Le territoire du vin constitue bien un marigot, considéré par quelques-uns comme « un domaine réservé, parfois lieu d'affrontements féroces » (Larousse). Un florilège de stéréotypes perdure. L'existence de vins « féminins », supposés fins et délicats, un palais prédisposé à préférer les vins blancs, la carte des vins tendue systématiquement aux hommes au restaurant, les appels téléphoniques où l'interlocuteur demande à parler au vigneron, la lassitude gagne à répéter les poncifs. Sans parler d'étiquettes de vins au goût douteux, voire très agressives. Certaines ont été retirées de la vente.
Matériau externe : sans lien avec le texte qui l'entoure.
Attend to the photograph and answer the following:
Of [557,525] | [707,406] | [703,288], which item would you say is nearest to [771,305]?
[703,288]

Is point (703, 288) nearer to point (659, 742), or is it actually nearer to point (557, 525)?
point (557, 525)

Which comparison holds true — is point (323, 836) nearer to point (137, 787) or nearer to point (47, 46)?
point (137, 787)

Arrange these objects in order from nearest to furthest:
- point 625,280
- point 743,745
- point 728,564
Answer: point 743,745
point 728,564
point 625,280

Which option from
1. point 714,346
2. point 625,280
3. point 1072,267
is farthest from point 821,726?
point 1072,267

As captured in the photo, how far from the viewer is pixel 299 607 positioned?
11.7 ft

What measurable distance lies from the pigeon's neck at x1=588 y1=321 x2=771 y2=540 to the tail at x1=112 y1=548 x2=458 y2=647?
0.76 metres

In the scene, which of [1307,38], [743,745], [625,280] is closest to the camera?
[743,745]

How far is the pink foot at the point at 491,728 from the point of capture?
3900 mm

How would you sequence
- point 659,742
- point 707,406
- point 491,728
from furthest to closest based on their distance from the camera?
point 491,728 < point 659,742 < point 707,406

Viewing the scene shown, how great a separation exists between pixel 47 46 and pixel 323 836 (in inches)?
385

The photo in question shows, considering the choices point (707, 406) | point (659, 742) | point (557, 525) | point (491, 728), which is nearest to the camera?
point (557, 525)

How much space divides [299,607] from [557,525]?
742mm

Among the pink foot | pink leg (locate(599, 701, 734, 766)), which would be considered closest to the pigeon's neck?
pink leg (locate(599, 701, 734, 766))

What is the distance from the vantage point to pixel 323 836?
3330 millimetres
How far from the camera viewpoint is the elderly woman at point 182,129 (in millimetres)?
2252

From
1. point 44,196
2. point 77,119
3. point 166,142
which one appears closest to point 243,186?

Repenser la répartition de tâches au sein de l'exploitation, utiliser la linguistique contestant les inégalités, la féminisation des noms de métiers en tête. Des collectifs en non-mixité organisent un espace privilégié de discussion, mais aussi de dégustation et de vente. Ces lieux servent de levier essentiel pour libérer la parole des femmes du vin, les sécuriser en cas de violences. Un livre pointe du crayon et de la plume le sexisme ordinaire, mais aussi les discriminations encore subies. Avec humour, à travers des « lampées sexistes », Alessandra Fottorino et Céline Pernot-Burlet les dénoncent dans In vino Femina (Hachette). Elles contribuent à susciter « les échanges entre femmes et hommes partageant un même combat pour l'égalité, sans radicalité ».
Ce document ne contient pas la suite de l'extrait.